Robert V. Gentry was born during the Great Depression in Chattanooga, Tennessee. He died in his sleep at his son's home in Loma Linda, California on January 28, 2020. He was 86 years old. He was a research physicist whose area of expertise was the geophysical phenomena of radioactive halos. For thirteen years he was a visiting scientist in the Chemistry Division of the Oak Ridge National Laboratory, from Columbia Union College, Takoma Park, Maryland. After completing an M.S. in physics at the University of Florida in 1956, he spent several years in the defense industry in Fort Worth, Texas (Convair) and Orlando, Florida (The Martin Company). It was while in Orlando that Robert was introduced to Seventh-day Adventism through the It is Written television ministry and baptized following an evangelistic series by George Vandeman. He subsequently joined the physics departments of Walla Walla College and Columbia Union College. Robert authored numerous scientific publications in journals including Science and Nature. He was a member of the American Physical Society, American Association for the Advancement of Science, American Geophysical Union, Sigma Xi, the New York Academy of Sciences and listed in Who's Who in America. He authored Creation's Tiny Mystery and collaborated with the Adventist Media Center in the production of Fingerprints of Creation, The Young Age of the Earth and Center of the Universe. One his favorite Bible verses, Daniel 12:3 captures his desire to be found among the faithful who will stand at the last day. He is survived by his wife of 67 years, Patricia (Loma Linda), daughter Patti Guthrie (Mt. Shasta) and sons Michael (Norfolk, VA) and David (Loma Linda). Funeral arrangements and memorial service scheduled for February 14, 2020 at the Monticeto Memorial Park and Mortuary in Colton, California. A second memorial service is planned March 7, 2020 at the Knoxville First Seventh-day Adventist Church in Tennessee.

In 1981, Gentry was a defense witness in the McLean v.
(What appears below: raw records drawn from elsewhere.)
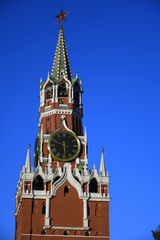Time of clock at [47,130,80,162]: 5:48
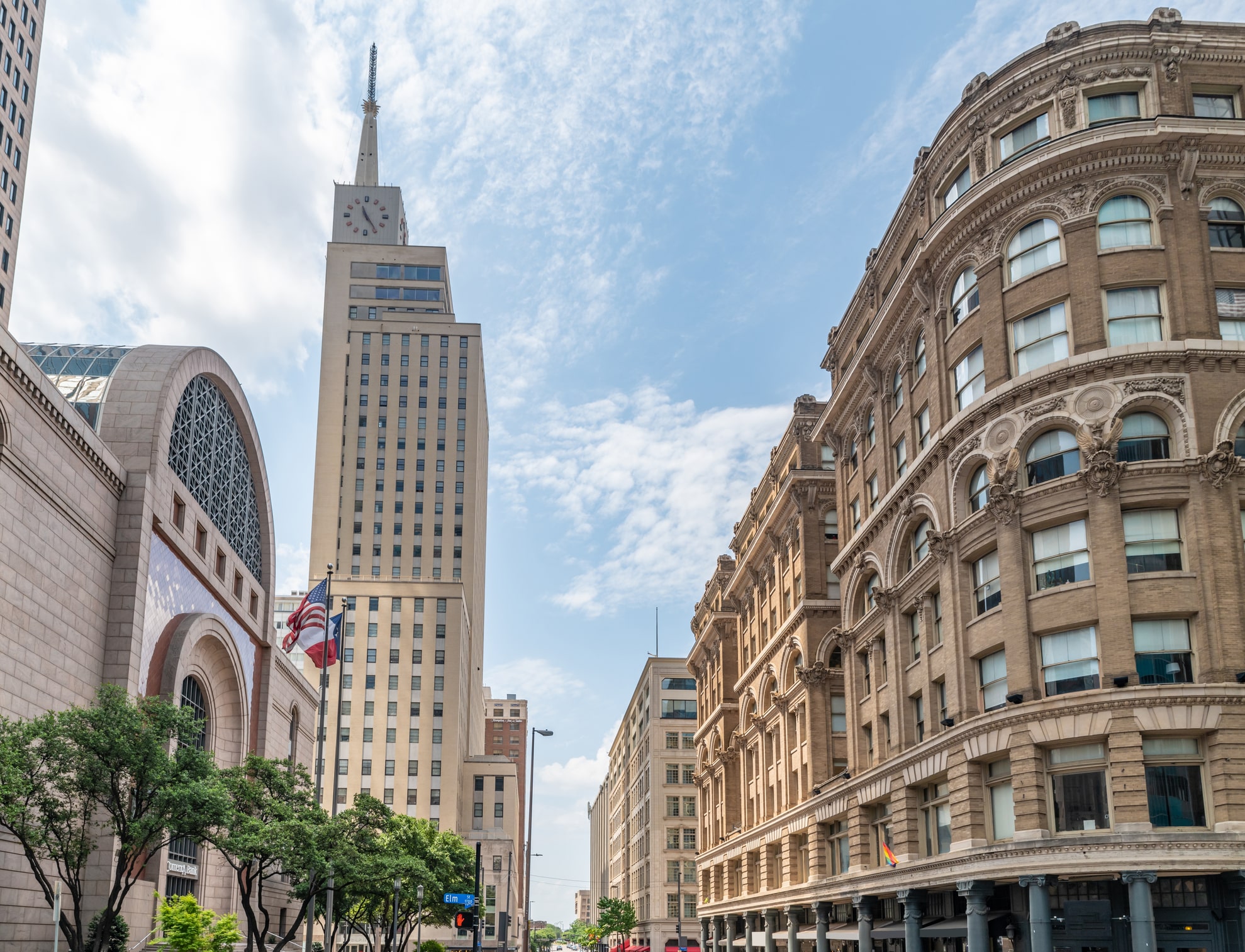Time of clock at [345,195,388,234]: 11:24
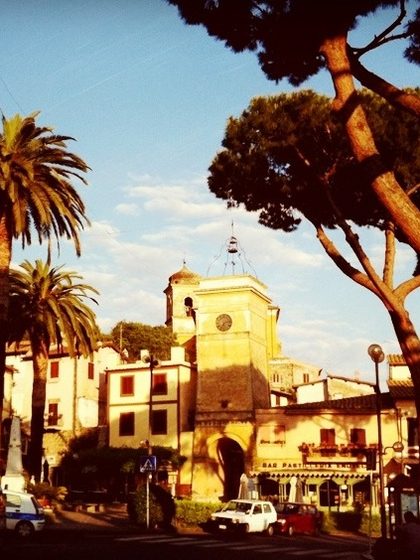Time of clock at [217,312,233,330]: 7:12
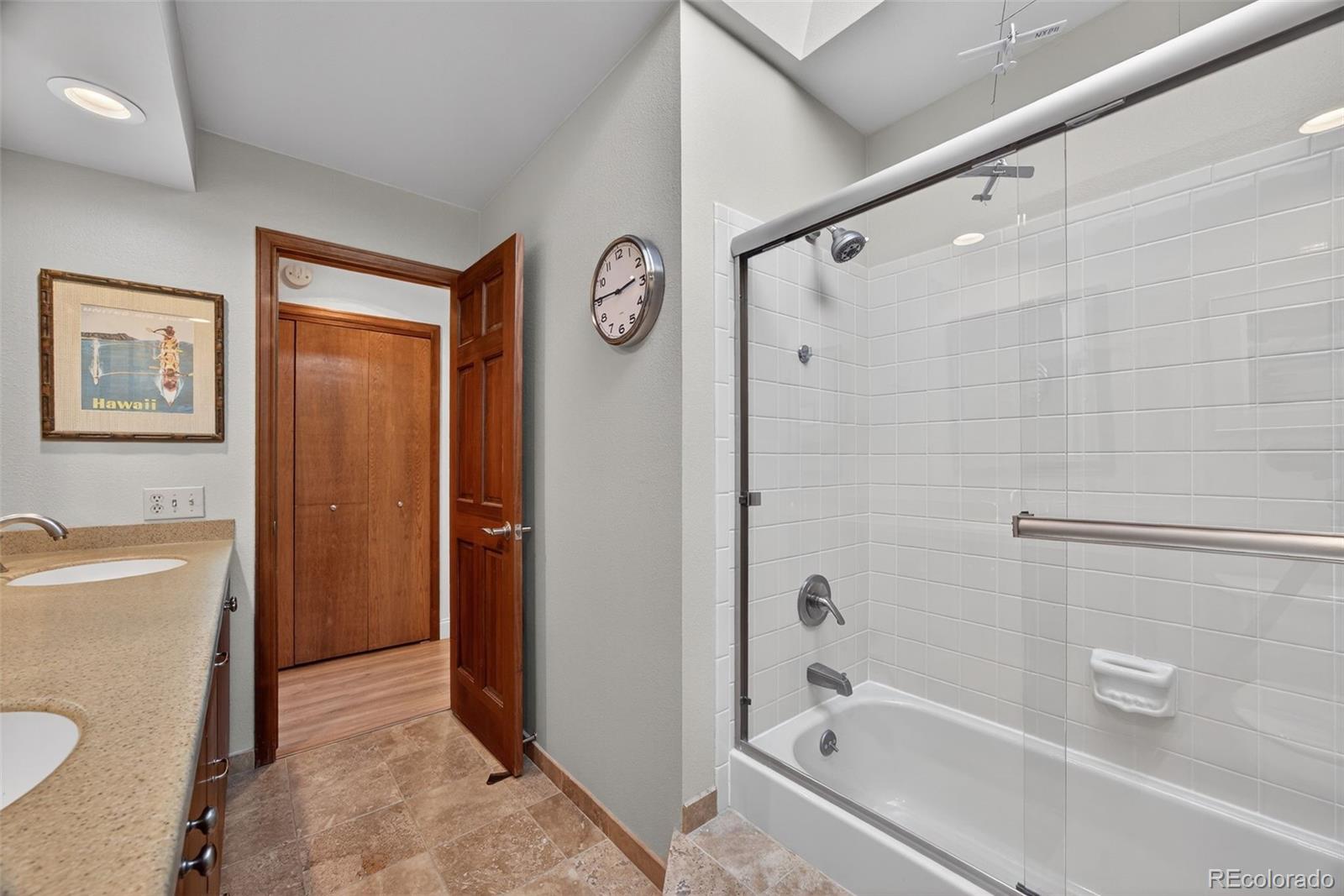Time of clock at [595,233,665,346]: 2:45
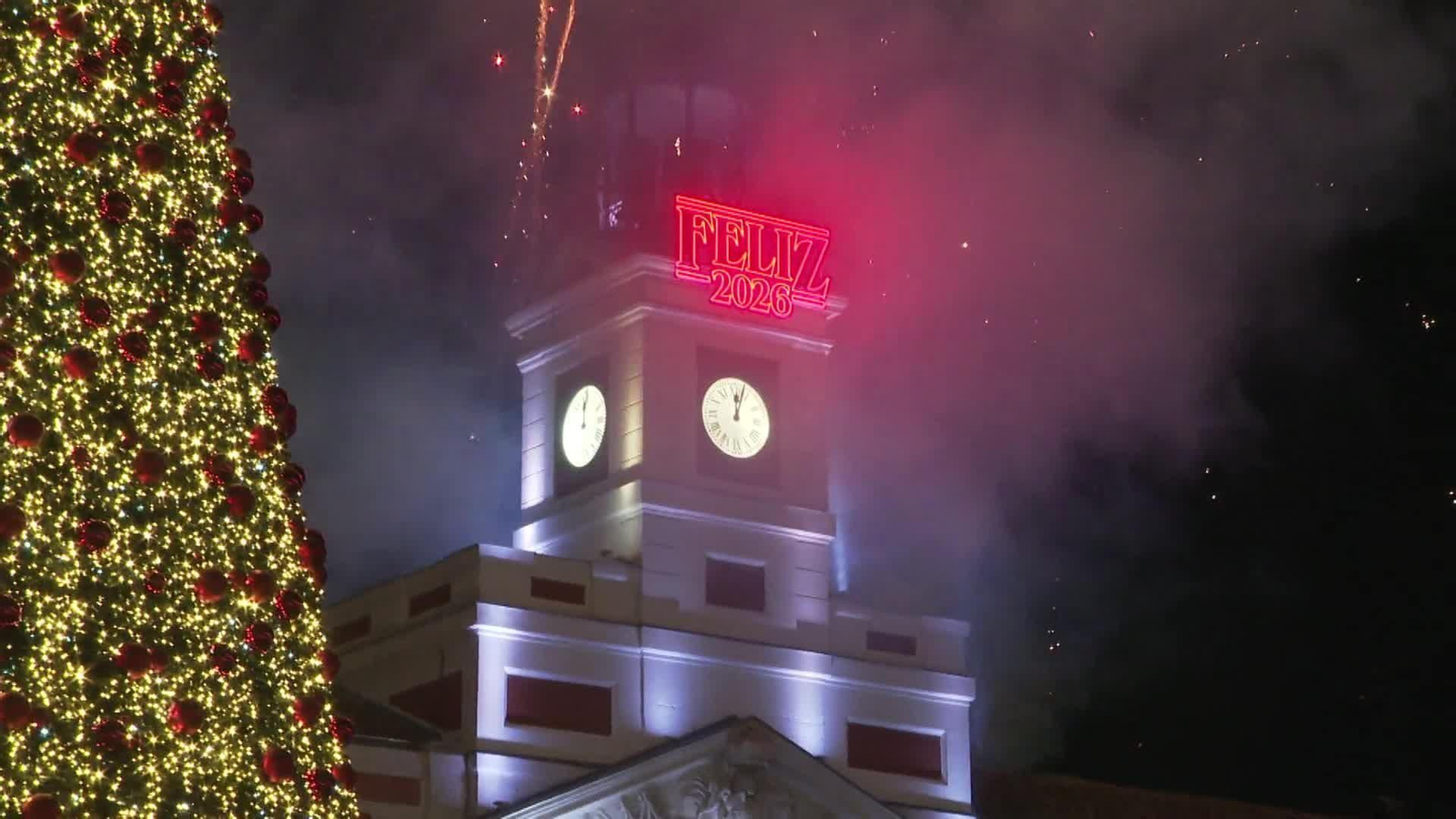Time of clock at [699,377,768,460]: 12:03
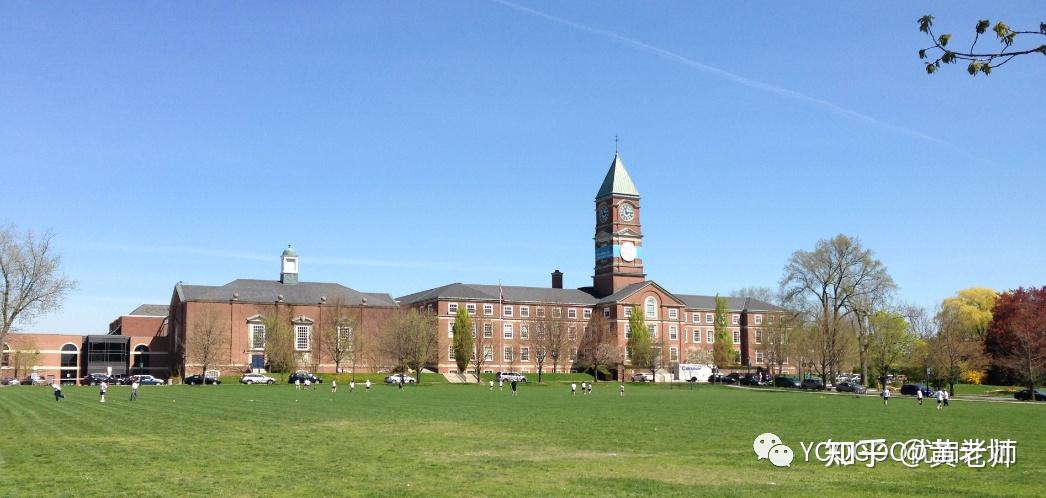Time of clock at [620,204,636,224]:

Arkansas case over the constitutional validity of Act 590 that mandated that "creation science" be given equal time in public schools with evolution. Act 590 was ruled to be unconstitutional (a verdict that was upheld by the Supreme Court in Edwards v. Aguillard).

Gentry has devised his own creationist cosmology and filed a lawsuit in 2001 against Los Alamos National Laboratory and Cornell University after personnel deleted ten of his papers about his cosmology from the public preprint server arXiv.[21] On 23 March 2004, Gentry's lawsuit against arXiv was dismissed by a Tennessee court on the grounds that it lacked territorial jurisdiction, as neither defendant in the case was considered to have a significant presence in the state of Tennessee.

His self-published book Creation's Tiny Mystery was reviewed by geologist Gregg Wilkerson, who said that it has several logical flaws and concluded that "the book is a source of much misinformation about current geologic thinking and confuses fact with interpretation." Wilkerson also noted that the book contains considerable autobiographical material and he observed that "[i]n general I don't think educators will find it's worth their time to tread through this creationist's whining." This criticism of Gentry's "frequent whining about discrimination" has also been made by fellow creationists, who concluded that "his scientific snubs resulted more from his own abrasive style than from his peculiar ideas", according to critic Ronald L. Numbers, a historian of science.